Re: For review: rewritten pivot_root(2) manual page

From: Eric W. Biederman
Date: Wed Oct 09 2019 - 12:01:58 EST


"Michael Kerrisk (man-pages)" <mtk.manpages@xxxxxxxxx> writes:

> Hello Eric,
>
> Thank you. I was hoping you might jump in on this thread.
>
> Please see below.
>
> On 10/9/19 10:46 AM, Eric W. Biederman wrote:
>> "Michael Kerrisk (man-pages)" <mtk.manpages@xxxxxxxxx> writes:
>>
>>> Hello Philipp,
>>>
>>> My apologies that it has taken a while to reply. (I had been hoping
>>> and waiting that a few more people might weigh in on this thread.)
>>>
>>> On 9/23/19 3:42 PM, Philipp Wendler wrote:
>>>> Hello Michael,
>>>>
>>>> Am 23.09.19 um 14:04 schrieb Michael Kerrisk (man-pages):
>>>>
>>>>> I'm considering to rewrite these pieces to exactly
>>>>> describe what the system call does (which I already
>>>>> do in the third paragraph) and remove the "may or may not"
>>>>> pieces in the second paragraph. I'd welcome comments
>>>>> on making that change.
>
> What did you think about my proposal above? To put it in context,
> this was my initial comment in the mail:
>
> [[
> One area of the page that I'm still not really happy with
> is the "vague" wording in the second paragraph and the note
> in the third paragraph about the system call possibly
> changing. These pieces survive (in somewhat modified form)
> from the original page, which was written before the
> system call was released, and it seems there was some
> question about whether the system call might still change
> its behavior with respect to the root directory and current
> working directory of other processes. However, after 19
> years, nothing has changed, and surely it will not in the
> future, since that would constitute an ABI breakage.
> I'm considering to rewrite these pieces to exactly
> describe what the system call does (which I already
> do in the third paragraph) and remove the "may or may not"
> pieces in the second paragraph. I'd welcome comments
> on making that change.
> ]]
>
> And the second and third paragraphs of the manual page currently
> read:
>
> [[
> pivot_root() may or may not change the current root and the curâ
> rent working directory of any processes or threads that use the
> old root directory and which are in the same mount namespace as
> the caller of pivot_root(). The caller of pivot_root() should
> ensure that processes with root or current working directory at
> the old root operate correctly in either case. An easy way to
> ensure this is to change their root and current working directory
> to new_root before invoking pivot_root(). Note also that
> pivot_root() may or may not affect the calling process's current
> working directory. It is therefore recommended to call chdir("/")
> immediately after pivot_root().
>
> The paragraph above is intentionally vague because at the time
> when pivot_root() was first implemented, it was unclear whether
> its affect on other process's root and current working directoâ
> riesâand the caller's current working directoryâmight change in
> the future. However, the behavior has remained consistent since
> this system call was first implemented: pivot_root() changes the
> root directory and the current working directory of each process
> or thread in the same mount namespace to new_root if they point to
> the old root directory. (See also NOTES.) On the other hand,
> pivot_root() does not change the caller's current working direcâ
> tory (unless it is on the old root directory), and thus it should
> be followed by a chdir("/") call.
> ]]

Apologies I saw that concern I didn't realize it was a questio

I think it is very reasonable to remove warning the behavior might
change. We have pivot_root(8) in common use that to use it requires
the semantic of changing processes other than the current process.
Which means any attempt to noticably change the behavior of
pivot_root(2) will break userspace.

Now the documented semantics in behavior above are not quite what
pivot_root(2) does. It walks all processes on the system and if the
working directory or the root directory refer to the root mount that is
being replaced, then pivot_root(2) will update them.
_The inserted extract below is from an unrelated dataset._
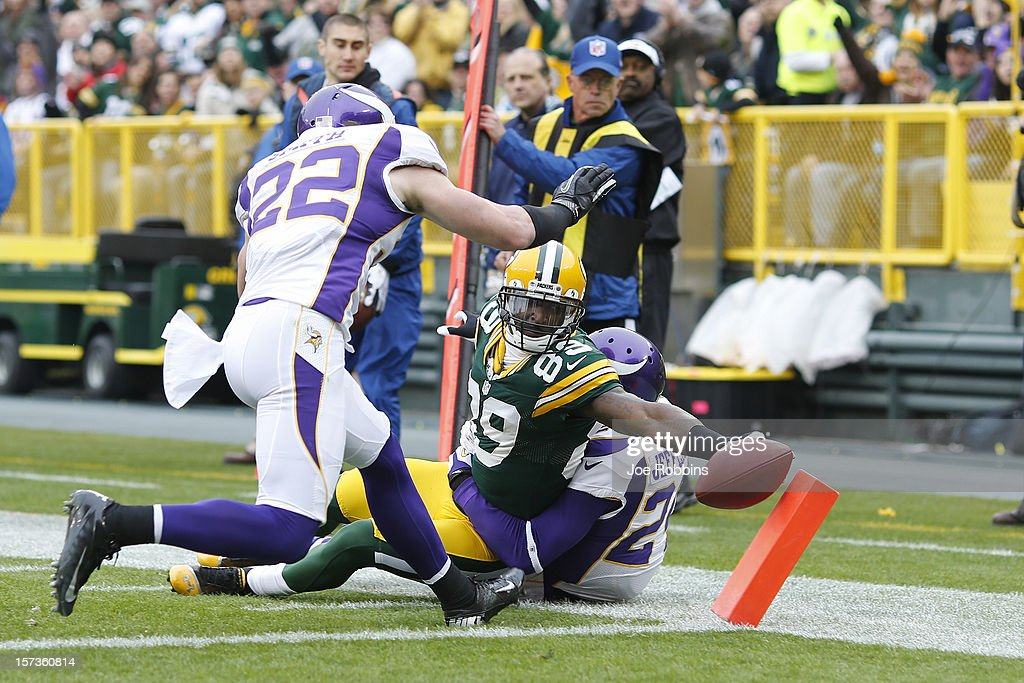 James Jones #89 of the Green Bay Packers scores a touchdown that was later negated by a penalty during the game against the Minnesota Vikings at Lambeau Field on December 2, 2012 in Green Bay, Wisconsin. The Packers won 23-14.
In practice the above is limited to a mount namespace. But something as
simple as "cd /proc/<somepid>/root" can allow a process to have a
working directory in a different mount namespace.

Because ``unprivileged'' users can now use pivot_root(2) we may want to
rethink the implementation at some point to be cheaper than a global
process walk. So far that process walk has not been a problem in
practice.

If we had to write pivot_root(2) from scratch limiting it to just
changing the root directory of the process that calls pivot_root(2)
would have been the superior semantic. That would have required run
pivot_root(8) like: "exec pivot_root . . -- /bin/bash ..." but it would
not have required walking every thread in the system.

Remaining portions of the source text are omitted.